Robert Mitchell said...

Which is better: to write mailers checks to pay for their investment in new equipment or to provide larger Full Service discounts? Would either be more palatable if it were funded by jacking up the rates for non-participants, all under a cap? If the workshare language in the new law does not bar it, higher markups could be so selected for the latter group. Whether their rates would then include a penalty is open to question. And then one needs to ask: If a non-participant becomes a participant and postal revenues decline, will postal costs decline too?

Anonymous said...

We have been using Full service IMB since July of this year and have run into too many problems to list them all here. The #1 issue seems to be untrained BMEU employees. Our local BMEU was not equipped to handle our mailings when we started. There favorite reason for my mail failing to receive the additional discounts was that they couldn't scan my tray tags and pallet labels. After numerous occurences, it turned out to be faulty Post Office scanners. After new scanners were brought in, errors disappeared. Right now I am 1 of 2 mailers submitting Full Service IMB mail to the BMEU. After contacting the a larger BMEU, I was able to get alot of the issues resolved. My advice is do not accept your local BMEU's reason for errors or failures, go higher up to more properly trained Postal units for help.
As to the Postal 1 Help Desk, I do not have to wait for the call to get answered. I do not e-mail them due to the long response time, I call directly and always get the help I needed.

Anonymous said...

We are not using Full Service IMB because of all the reasons mentioned in previous comments. Deeper postage discounts are NOT an incentive to us since our clients expect to receive the benefit of any postage discounts ... thus, the deeper discount incentive is a flawed idea because it does not offset my costs of implementing full service IMB. With full service IMB we bear all the cost of adding equipment and infrastructure and don't receive any of the benefit.

Anonymous said...

There favorite reason for my mail failing to receive the additional discounts was that they couldn't scan my tray tags and pallet labels.

"Favorite reason" displays a totally judgemental and biased disdain for those clerks. It is not their fault, they are only working within the training and the tools that have been provided to them.
The article is right-on. The scanners and acceptance procedures have been updated and revised since implementation. Much info has not disseminated to the field. The IMB and its features are constantly evolving. And the scanners do have problems.
+ + +
** ASSIGNED TASK **
In the comment thread above, what turned out to be the cause of the repeated failures to scan tray tags and pallet labels?

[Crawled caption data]
+ + +
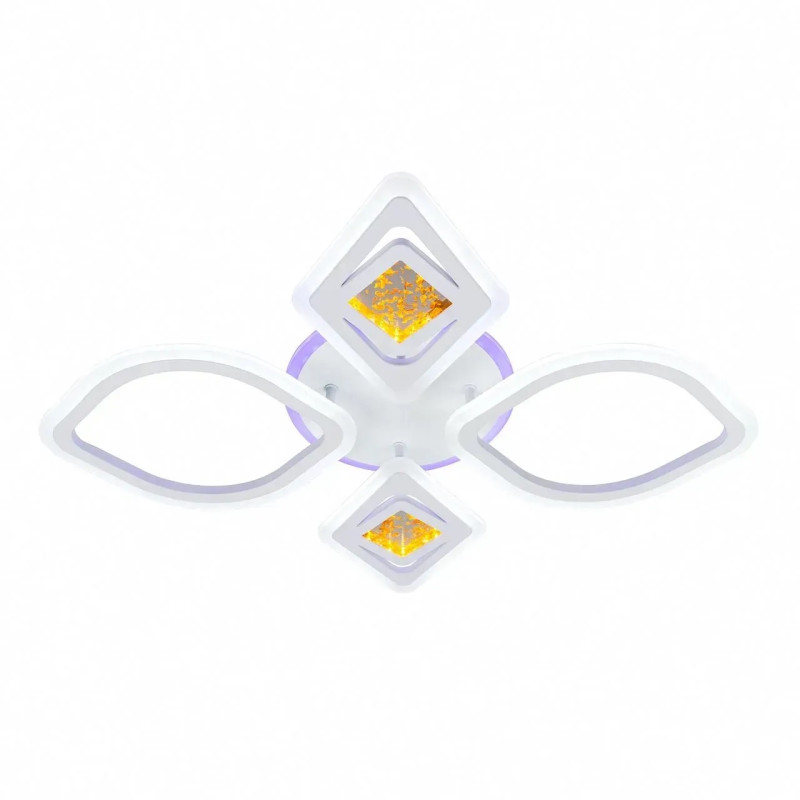 Потолочная светодиодная люстра 96W с пультом Valeso с подсветкой 3000-6000К белая IP20 V 2134-2 2C-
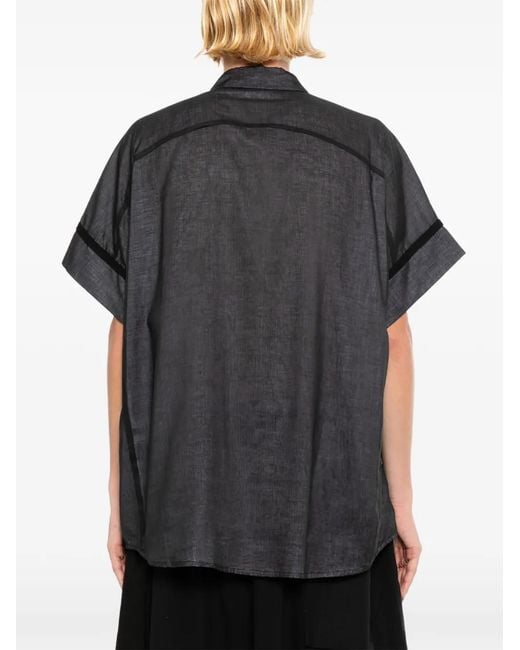 Giovanni Cavagna Gray Button-Up Short-Sleeve Shirt for men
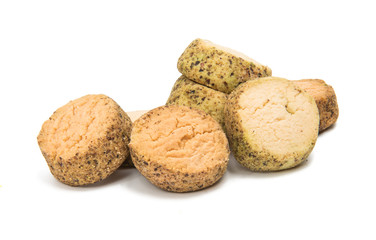 Shortbread cookie isolated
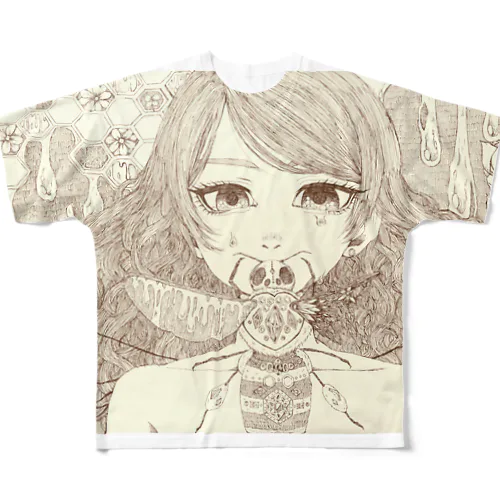 bee All-Over Print T-Shirt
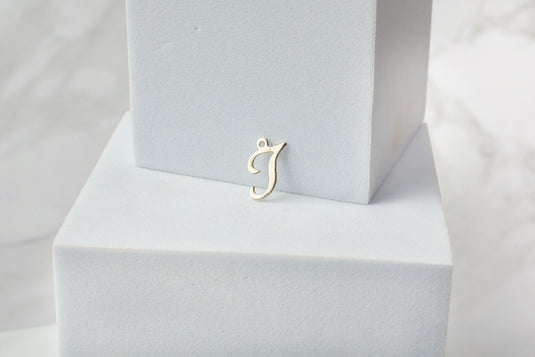 Sterling Silver  Letter  Cursive  charm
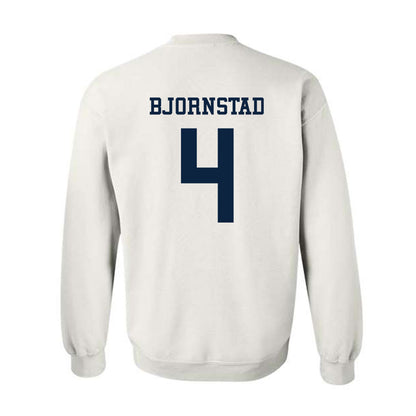 Samford - NCAA Men's Basketball : Judson Bjornstad - Classic Fashion Shersey Crewneck Sweatshirt-1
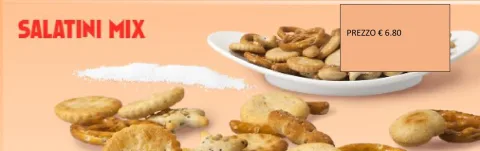 Salatini mix in secchiello Snack in Secchiello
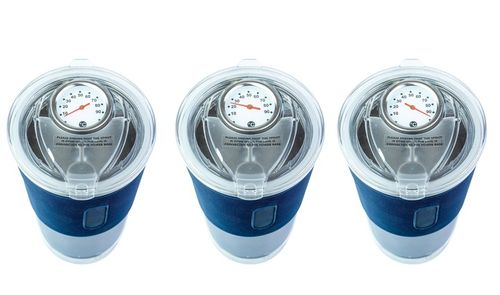 KUBEK TERMICZNY ZE WSKAŹNIKIEM TEMPERATURY 380ml PODRÓŻNY DO AUTA PODGRZEWA na Arena.pl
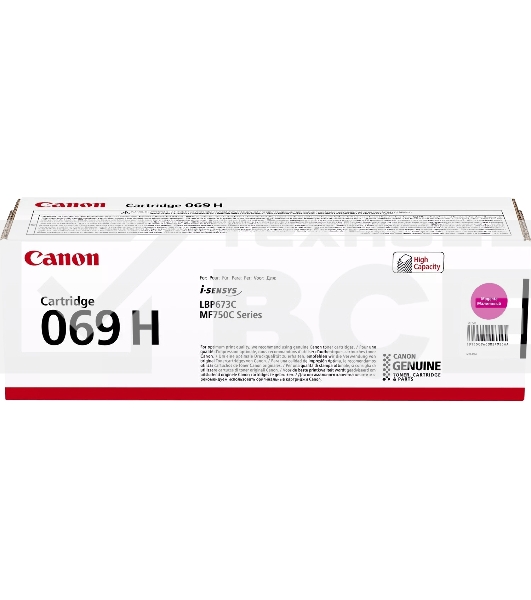 Картридж лазерный Canon 069HM (5096C002/004) пурпурный (5500 стр. повышенной ёмкости) для CANON MF752Cdw/754Cdw, LBP673Cdw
+ + +
** RESPONSE TO THIS EXERCISE **
Faulty Post Office scanners.